Renal Transplantation:
Kidney transplantation is the definitive treatment for end-stage renal disease (ESRD)
Living related donors should be carefully screened to avoid donor-specific antibodies or pre-existing kidney disease
Gene therapy is an investigational approach.
Hearing And Ocular Follow Up
Audiological Monitoring:
Baseline audiometry in all diagnosed children and regular follow-up every 6-12 months, or more frequently if hearing loss is detected
Audiological rehabilitation with hearing aids, assistive listening devices, or cochlear implants when indicated
Counseling on speech and language development support.
Ophthalmological Monitoring:
Annual eye examinations starting in childhood to detect anterior lenticonus, retinal flecks, and other ocular manifestations
Prompt referral to ophthalmologist for evaluation and management of refractive errors, cataracts, or glaucoma
Regular monitoring for visual acuity and visual field defects.
Timing Of Manifestations:
Hearing loss typically begins in late childhood or adolescence, often starting with high-frequency deficits
Ocular abnormalities like lenticonus may be present from birth or develop in early childhood
These manifestations can precede significant renal dysfunction.
Renal Follow Up
Monitoring Frequency:
Regular monitoring of urinalysis (hematuria, proteinuria) and renal function (serum creatinine, eGFR) at least every 6-12 months, or more frequently based on disease severity and progression
Blood pressure monitoring at each visit.
Proteinuria Management:
Aggressive management of proteinuria with RAAS inhibitors is critical
Quantify proteinuria (e.g., spot urine protein-to-creatinine ratio) regularly
Aim for significant reduction in proteinuria to slow CKD progression.
Progression To Esrd:
Patients require close monitoring for progression to end-stage renal disease (ESRD)

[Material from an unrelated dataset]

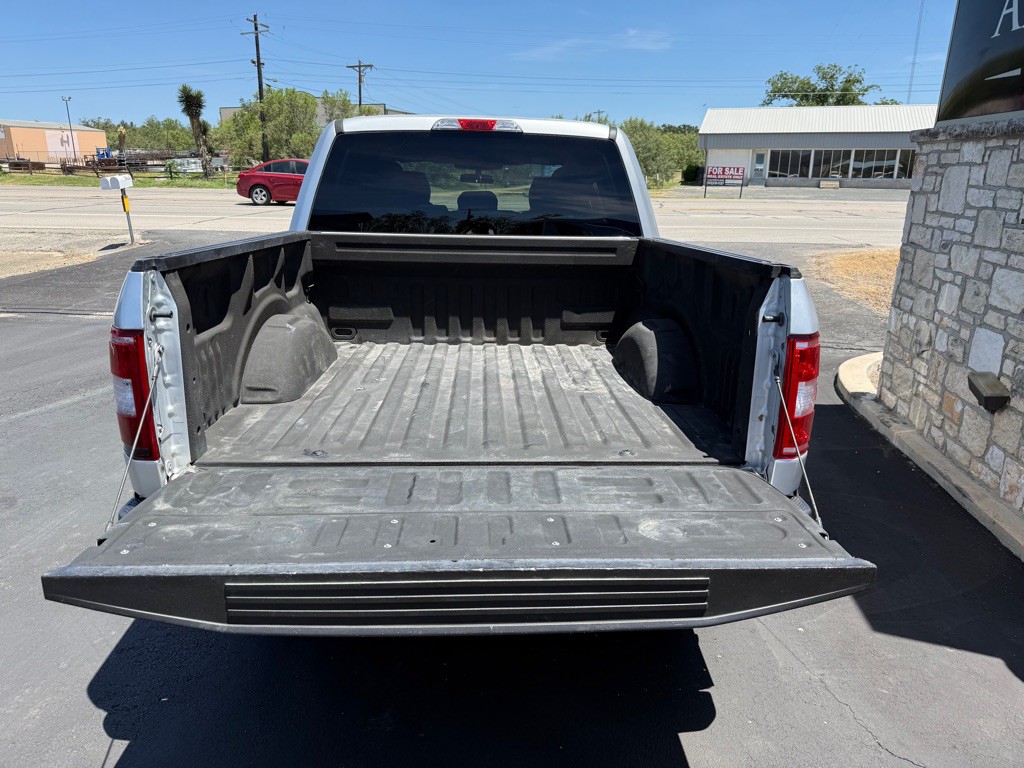 2019 Ford F-150 Image 9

Factors like severity of proteinuria, degree of hematuria, genetic mutation type, and age at diagnosis influence the rate of progression
Dialysis and transplantation are options for ESRD management.
Genetic Counseling:
Essential for affected families to understand the inheritance patterns, recurrence risks, and implications for future generations
Carrier screening and prenatal diagnosis may be offered.
Key Points
Exam Focus:
Alport syndrome is a type IV collagenopathy
Key triad: hearing loss, renal disease, ocular abnormalities
X-linked is most common
RAAS inhibitors are crucial for renal protection
Early audiological and ophthalmological assessment is vital.
Clinical Pearls:
Suspect Alport syndrome in any child with unexplained hematuria or persistent proteinuria
Always perform audiometry and fundoscopy in such cases
Long-term multidisciplinary follow-up is key to optimal outcomes.
Common Mistakes:
Delaying diagnosis by attributing hematuria solely to benign causes
Underestimating the progressive nature of hearing loss and kidney disease
Inadequate monitoring of renal function and proteinuria
Failure to offer genetic counseling to families.